Actually, for an even clearer example of sinners, one needs to look no further than President Bush's own twin daughters, who have received an avalanche of press coverage over their underage drinking and partying exploits. Though this public behavior would burden them with reputations much worse than the meager "sinner" term if they were running around as everyday citizens, I somehow can't see George and Laura refusing to let these girls wed one day merely because their behavior wasn't exactly Bible-approved.
And let's look at the statistics: according to studies done in the late '90s, America is the world leader in divorces and failed marriages, Minnelli's latest among them. In this grand ol' country of ours, just over half of all marriages end in heartbreak and failure.

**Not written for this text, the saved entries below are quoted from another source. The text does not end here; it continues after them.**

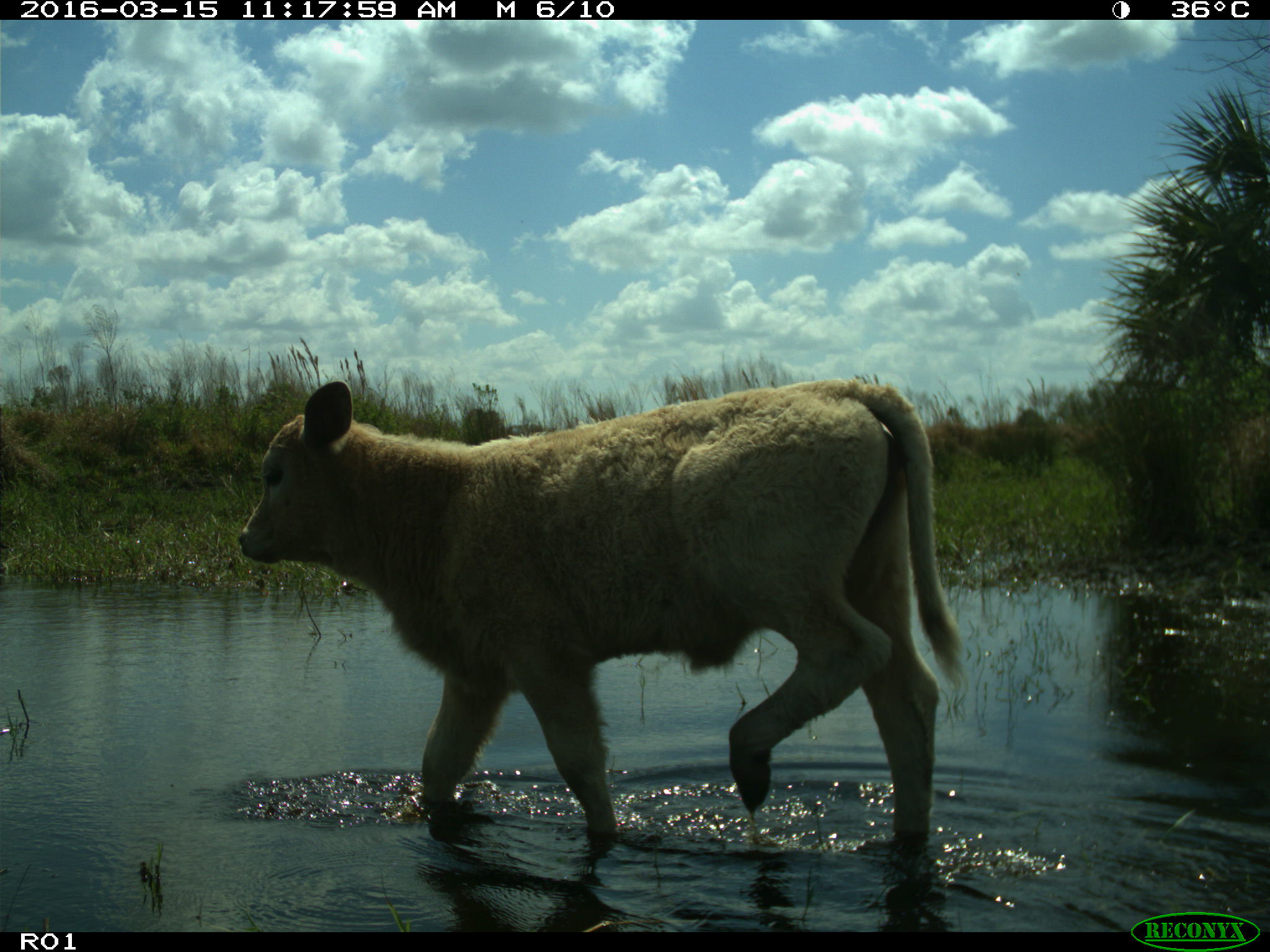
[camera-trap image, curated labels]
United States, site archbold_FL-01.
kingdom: Animalia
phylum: Chordata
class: Mammalia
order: Artiodactyla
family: Bovidae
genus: Bos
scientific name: Bos taurus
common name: domestic cow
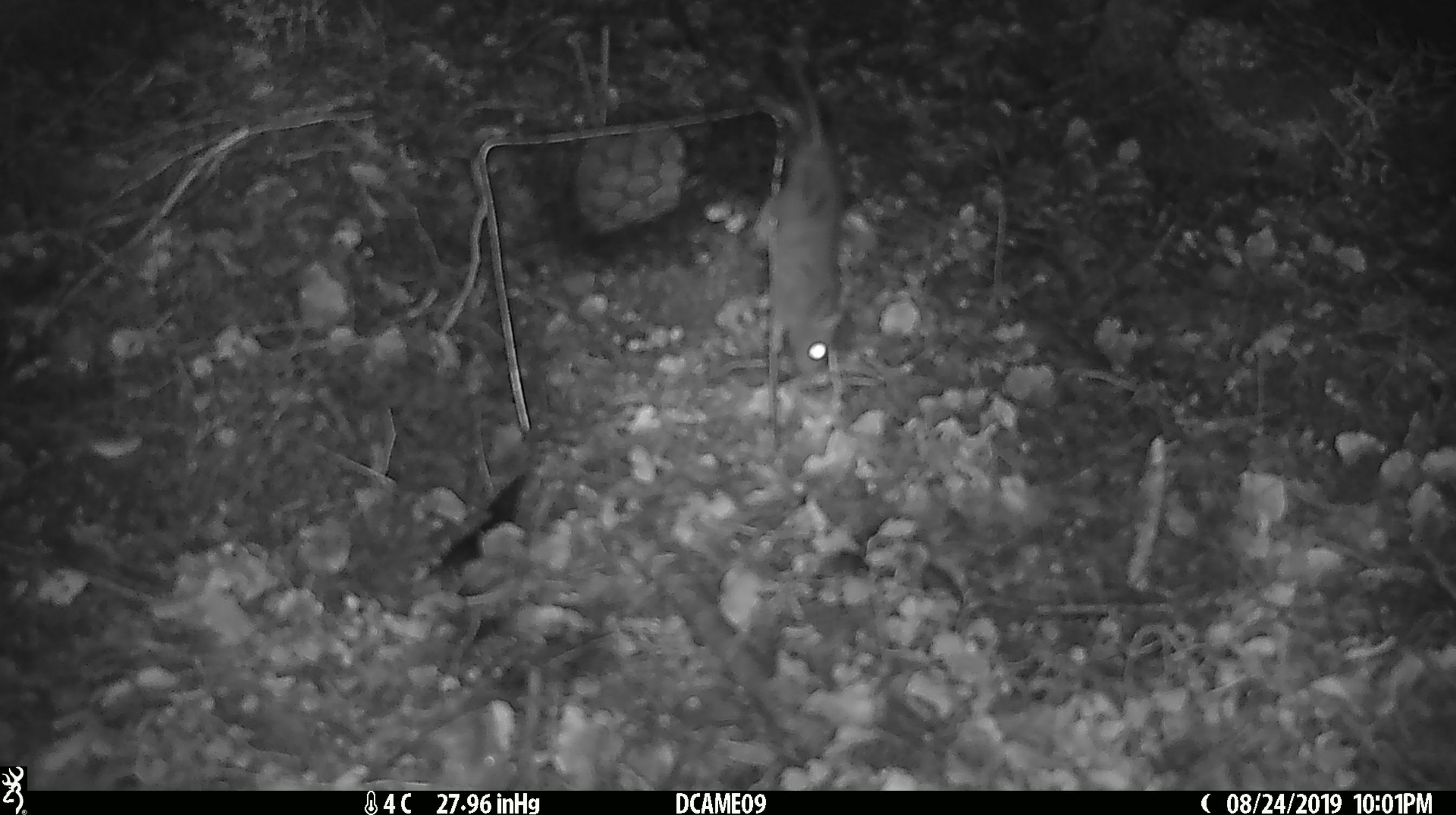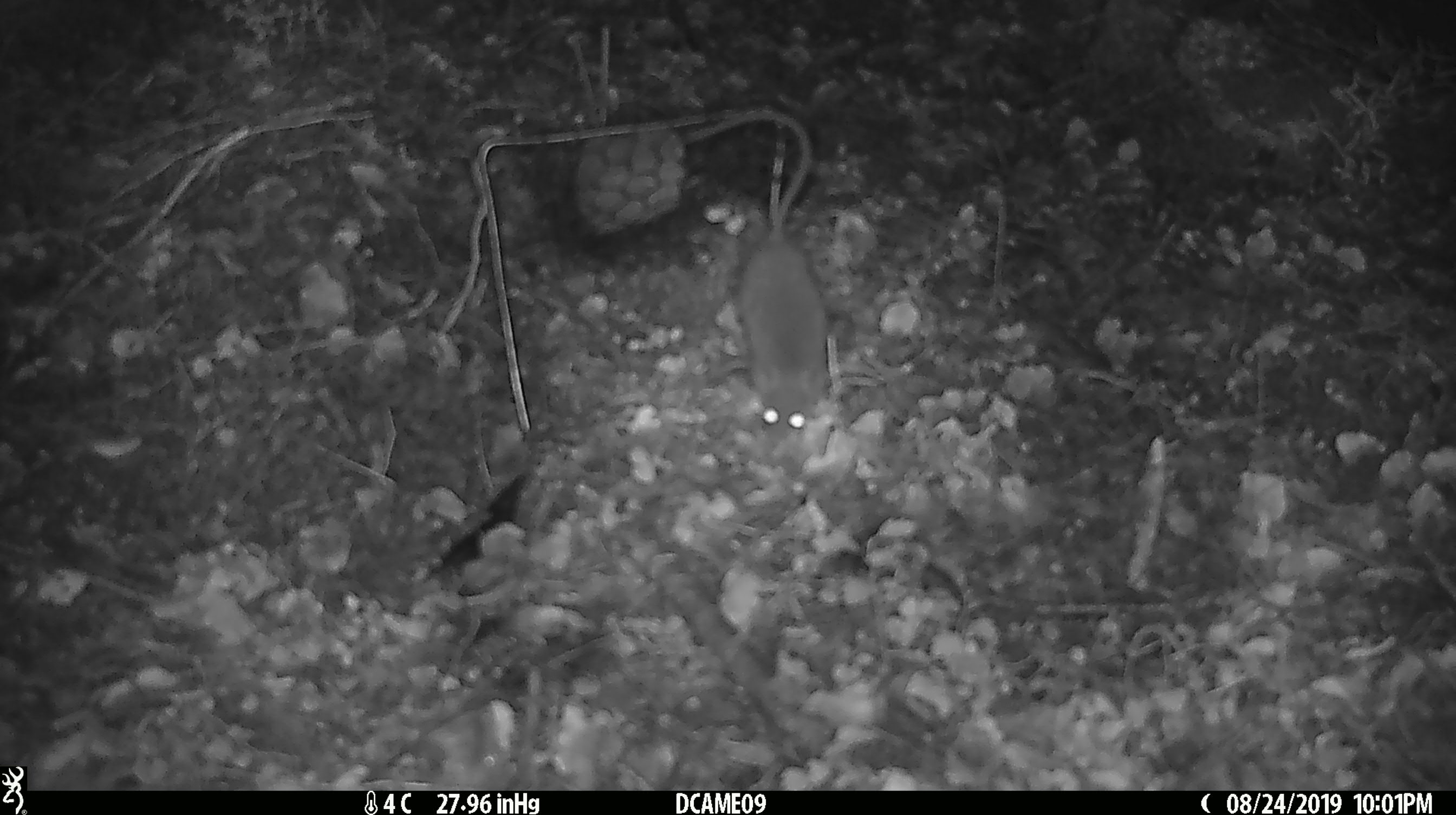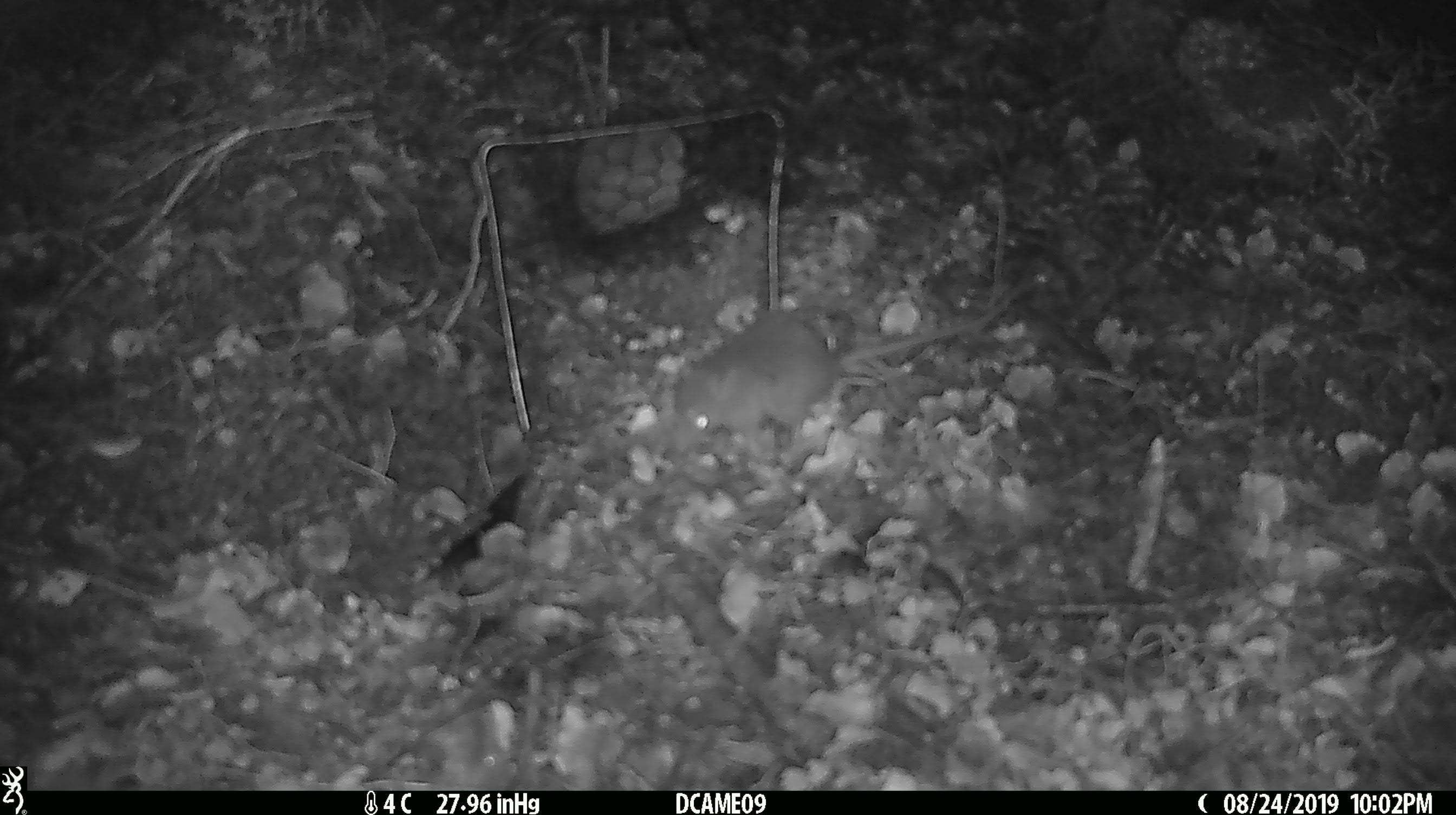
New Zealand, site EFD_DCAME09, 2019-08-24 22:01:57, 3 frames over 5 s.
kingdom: Animalia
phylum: Chordata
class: Mammalia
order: Rodentia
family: Muridae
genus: Mus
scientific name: Mus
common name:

But rather than allow a whole untapped fresh population to come in and boost that pathetic statistic, we'd rather let the institution of marriage die a slow and painful, but heterosexual, death.
While no one had a problem waiting for photos from the now likely canceled wedding of Jen and Ben, a proposed wedding of former golden boys Ben and Matt Damon would never stand in America, because that's just too much sin to handle. Instead, apparently, we should force them to continue to live and fornicate illicitly without a marriage license, one of the original definitions of sin in my book.
Until that day, though, I guess I'll just continue to watch as the rich, famous and assumed heterosexual continue to marry and divorce -- can you pass the People magazine?
Rory Levine is a senior Communications major from West Nyack, N.Y.